Can you reproduce all of the records below word for word, leaving the pictures out?

==== Records for this task ====

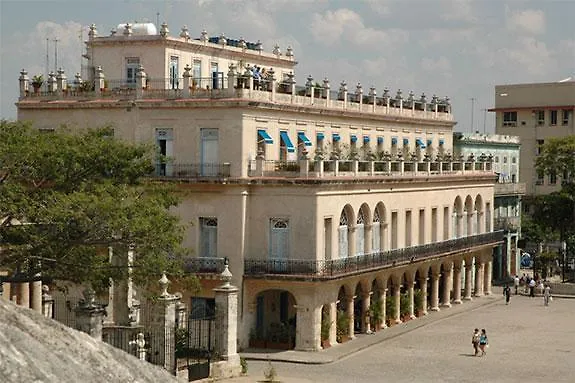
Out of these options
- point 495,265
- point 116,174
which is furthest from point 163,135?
point 495,265

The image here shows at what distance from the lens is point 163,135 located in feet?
179

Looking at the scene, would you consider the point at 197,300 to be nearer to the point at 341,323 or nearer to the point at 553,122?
the point at 341,323

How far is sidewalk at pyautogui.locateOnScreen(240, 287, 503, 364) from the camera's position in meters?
50.3

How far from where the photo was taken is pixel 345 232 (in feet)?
183

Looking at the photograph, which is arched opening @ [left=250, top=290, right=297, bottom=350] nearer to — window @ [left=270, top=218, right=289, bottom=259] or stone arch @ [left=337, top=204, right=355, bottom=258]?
window @ [left=270, top=218, right=289, bottom=259]

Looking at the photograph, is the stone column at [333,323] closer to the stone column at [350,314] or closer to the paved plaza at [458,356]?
the paved plaza at [458,356]

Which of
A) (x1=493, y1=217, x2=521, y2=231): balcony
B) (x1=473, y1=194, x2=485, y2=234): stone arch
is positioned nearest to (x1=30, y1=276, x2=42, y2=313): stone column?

====

- [The solution]
Out of these options
- point 495,265
- point 116,174
which is furthest from point 163,135?
point 495,265

The image here shows at what distance from the lens is point 163,135 located in feet?
179

Looking at the scene, would you consider the point at 197,300 to be nearer to the point at 341,323 or nearer to the point at 553,122?
the point at 341,323

How far is sidewalk at pyautogui.locateOnScreen(240, 287, 503, 364) from the camera's position in meters?
50.3

How far from where the photo was taken is pixel 345 232 (in feet)?
183

Looking at the photograph, which is arched opening @ [left=250, top=290, right=297, bottom=350] nearer to — window @ [left=270, top=218, right=289, bottom=259] or stone arch @ [left=337, top=204, right=355, bottom=258]?
window @ [left=270, top=218, right=289, bottom=259]

Looking at the photograph, is the stone column at [333,323] closer to the stone column at [350,314] or closer to the paved plaza at [458,356]?
the paved plaza at [458,356]

Which of
A) (x1=493, y1=217, x2=521, y2=231): balcony
B) (x1=473, y1=194, x2=485, y2=234): stone arch
is positioned nearest to (x1=30, y1=276, x2=42, y2=313): stone column?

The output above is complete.